Максим Кустов - Кто и когда купил Российскую империю Страница 3
Максим Кустов - Кто и когда купил Российскую империю читать онлайн бесплатно
В магазинах можно было купить гаванские сигары, севрские вазы, стихи графини де Ноай. В кондитерских подавали кофе с медом (сахара уже не было), а вместо пирожных — тоненькие ломтики белого хлеба и повидло. Извозчики больше не говорили про овес, только угрюмо ругались. Один поэт, с которым я познакомился в редакции “Биржевки”, сказал: “Единственная надежда на генерала Корнилова. Его зовут Лавр — это символично…”
Валерий Яковлевич (Брюсов) жил на Первой Мещанской (Москва. — Авт.); чтобы попасть к нему, я должен был пересечь знаменитую Сухаревку. Если Ватикан в Риме — независимое государство, то таким государством в Москве 1917 года была Сухаревка; она не подчинялась ни Временному правительству, ни Совету рабочих депутатов, ни милиции. Прекрасная башня высилась над грандиозным рынком; здесь, кажется, еще жила Древняя Русь с ее слепцами, певшими заунывные песни, с нищими, с юродивыми. Матерщина перебивалась причитаниями, древняя божба — разговорами о «керенках», о буржуях, о большевиках. Кого только тут не было: и дезертиры, и толстущие бабы из окрестных деревень, и оказавшиеся безработными гувернантки, экономки, приживалки, и степенные чиновницы, и воры-рецидивисты, и сопляки, торговавшие рассыпными папиросами, и попы с кудахчущими курами. Все это шумело, чертыхалось, покрикивало, притопывало — человеческое море…
Все начинают беседовать о пеонах и ямбах, о символистах и футуристах. Лишь четверть часа спустя по поводу пастилы, стоящей семь рублей и заменяющей сахар, все возвращаются на землю. И снова стонет интеллигент:
— Хамы! Палку! Генерала!..

▸ **Задание A**
Оформите в виде нумерованного списка строки листинга между строкой, содержащей "In this picture, of", и строкой, содержащей "657 millimetres", включительно, опустив пустые строки.
Листинг никак не связан с отрывком.

▸ **Исходные данные**
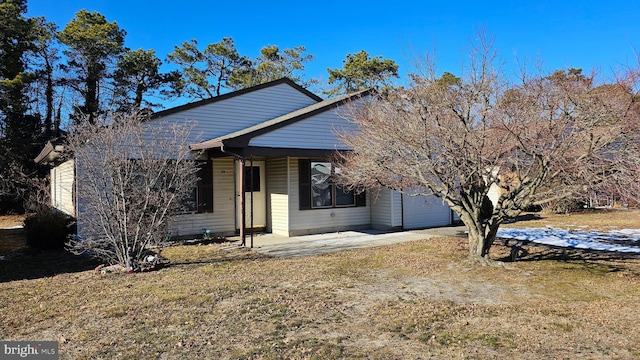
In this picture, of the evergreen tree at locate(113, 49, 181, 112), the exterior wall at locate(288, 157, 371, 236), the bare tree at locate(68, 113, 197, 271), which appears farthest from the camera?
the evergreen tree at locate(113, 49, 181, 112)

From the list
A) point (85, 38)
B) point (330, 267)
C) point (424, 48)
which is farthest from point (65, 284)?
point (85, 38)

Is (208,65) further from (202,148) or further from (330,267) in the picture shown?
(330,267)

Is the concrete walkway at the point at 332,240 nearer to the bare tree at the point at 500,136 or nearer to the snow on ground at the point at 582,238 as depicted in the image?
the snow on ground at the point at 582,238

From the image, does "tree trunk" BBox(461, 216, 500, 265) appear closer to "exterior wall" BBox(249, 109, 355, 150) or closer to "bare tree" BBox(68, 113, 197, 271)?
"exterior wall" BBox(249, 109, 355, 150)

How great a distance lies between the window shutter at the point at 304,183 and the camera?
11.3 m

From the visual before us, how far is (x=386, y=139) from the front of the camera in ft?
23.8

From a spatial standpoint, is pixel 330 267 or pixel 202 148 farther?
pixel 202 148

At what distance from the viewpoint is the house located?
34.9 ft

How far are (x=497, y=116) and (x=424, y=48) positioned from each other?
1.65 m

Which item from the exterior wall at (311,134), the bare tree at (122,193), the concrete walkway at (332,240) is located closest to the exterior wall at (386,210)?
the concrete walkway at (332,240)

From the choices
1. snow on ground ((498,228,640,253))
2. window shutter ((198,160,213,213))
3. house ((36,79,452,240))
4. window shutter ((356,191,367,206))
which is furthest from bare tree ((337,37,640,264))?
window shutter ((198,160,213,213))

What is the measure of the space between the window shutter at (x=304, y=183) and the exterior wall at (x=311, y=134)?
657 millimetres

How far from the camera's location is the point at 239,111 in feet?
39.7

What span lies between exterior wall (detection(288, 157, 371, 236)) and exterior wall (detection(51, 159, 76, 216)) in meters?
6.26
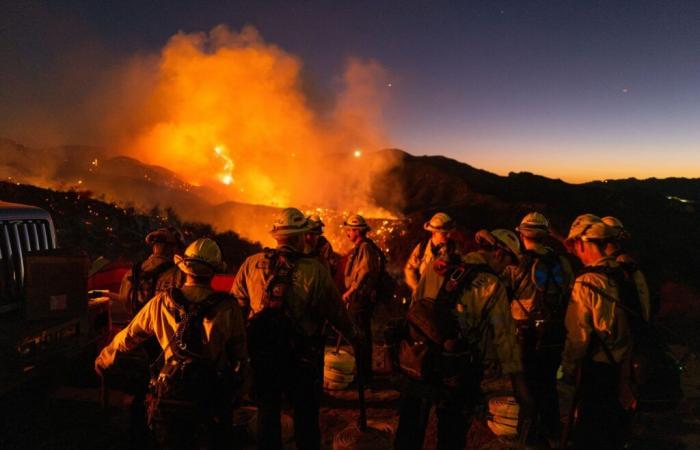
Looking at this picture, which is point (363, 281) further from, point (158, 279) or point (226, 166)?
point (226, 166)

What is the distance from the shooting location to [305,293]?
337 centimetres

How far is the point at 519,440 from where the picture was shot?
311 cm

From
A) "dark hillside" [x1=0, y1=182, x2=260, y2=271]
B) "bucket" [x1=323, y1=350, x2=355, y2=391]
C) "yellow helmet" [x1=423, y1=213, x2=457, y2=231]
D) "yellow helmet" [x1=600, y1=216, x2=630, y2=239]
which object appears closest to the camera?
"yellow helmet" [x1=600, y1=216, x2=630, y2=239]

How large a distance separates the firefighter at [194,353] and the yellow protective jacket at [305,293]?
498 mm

* * *

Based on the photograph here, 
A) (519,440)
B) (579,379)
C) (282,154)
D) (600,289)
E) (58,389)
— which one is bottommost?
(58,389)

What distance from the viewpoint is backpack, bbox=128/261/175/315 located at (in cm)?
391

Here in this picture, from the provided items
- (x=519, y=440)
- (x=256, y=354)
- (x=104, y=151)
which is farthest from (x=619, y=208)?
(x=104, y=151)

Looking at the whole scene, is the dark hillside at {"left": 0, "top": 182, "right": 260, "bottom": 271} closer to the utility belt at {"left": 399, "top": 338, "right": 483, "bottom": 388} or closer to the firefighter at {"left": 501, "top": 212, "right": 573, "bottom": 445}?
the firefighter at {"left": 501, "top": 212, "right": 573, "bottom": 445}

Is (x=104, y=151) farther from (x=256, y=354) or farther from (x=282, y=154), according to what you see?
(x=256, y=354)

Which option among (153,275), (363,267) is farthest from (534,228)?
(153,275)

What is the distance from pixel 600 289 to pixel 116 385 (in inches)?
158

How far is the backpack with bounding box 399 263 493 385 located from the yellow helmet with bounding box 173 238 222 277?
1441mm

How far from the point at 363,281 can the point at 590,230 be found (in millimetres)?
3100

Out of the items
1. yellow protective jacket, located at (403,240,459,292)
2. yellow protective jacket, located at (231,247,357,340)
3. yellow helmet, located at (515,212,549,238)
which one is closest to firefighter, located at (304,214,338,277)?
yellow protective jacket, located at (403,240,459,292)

▸ **Задание B**
Ответьте по отрывку на вопросы:
(i) Что подавали в кондитерских вместо пирожных?
(ii) На какой улице жил Валерий Яковлевич Брюсов?
(iii) Сколько стоила пастила, заменяющая сахар?

▸ **Решение задания A**
1. In this picture, of the evergreen tree at locate(113, 49, 181, 112), the exterior wall at locate(288, 157, 371, 236), the bare tree at locate(68, 113, 197, 271), which appears farthest from the camera?
2. the evergreen tree at locate(113, 49, 181, 112)
3. From the list
4. A) point (85, 38)
5. B) point (330, 267)
6. C) point (424, 48)
7. which is farthest from point (65, 284)?
8. point (85, 38)
9. Is (208,65) further from (202,148) or further from (330,267) in the picture shown?
10. (330,267)
11. Is the concrete walkway at the point at 332,240 nearer to the bare tree at the point at 500,136 or nearer to the snow on ground at the point at 582,238 as depicted in the image?
12. the snow on ground at the point at 582,238
13. From the image, does "tree trunk" BBox(461, 216, 500, 265) appear closer to "exterior wall" BBox(249, 109, 355, 150) or closer to "bare tree" BBox(68, 113, 197, 271)?
14. "exterior wall" BBox(249, 109, 355, 150)
15. How great a distance lies between the window shutter at the point at 304,183 and the camera?
16. 11.3 m
17. From the visual before us, how far is (x=386, y=139) from the front of the camera in ft?
18. 23.8
19. From a spatial standpoint, is pixel 330 267 or pixel 202 148 farther?
20. pixel 202 148
21. At what distance from the viewpoint is the house located?
22. 34.9 ft
23. How far are (x=497, y=116) and (x=424, y=48) positioned from each other?
24. 1.65 m
25. Which item from the exterior wall at (311,134), the bare tree at (122,193), the concrete walkway at (332,240) is located closest to the exterior wall at (386,210)?
26. the concrete walkway at (332,240)
27. From the choices
28. 1. snow on ground ((498,228,640,253))
29. 2. window shutter ((198,160,213,213))
30. 3. house ((36,79,452,240))
31. 4. window shutter ((356,191,367,206))
32. which is furthest from bare tree ((337,37,640,264))?
33. window shutter ((198,160,213,213))
34. What is the measure of the space between the window shutter at (x=304, y=183) and the exterior wall at (x=311, y=134)?
35. 657 millimetres

▸ **Решение задания B**
(i) Тоненькие ломтики белого хлеба и повидло.
(ii) На Первой Мещанской.
(iii) Семь рублей.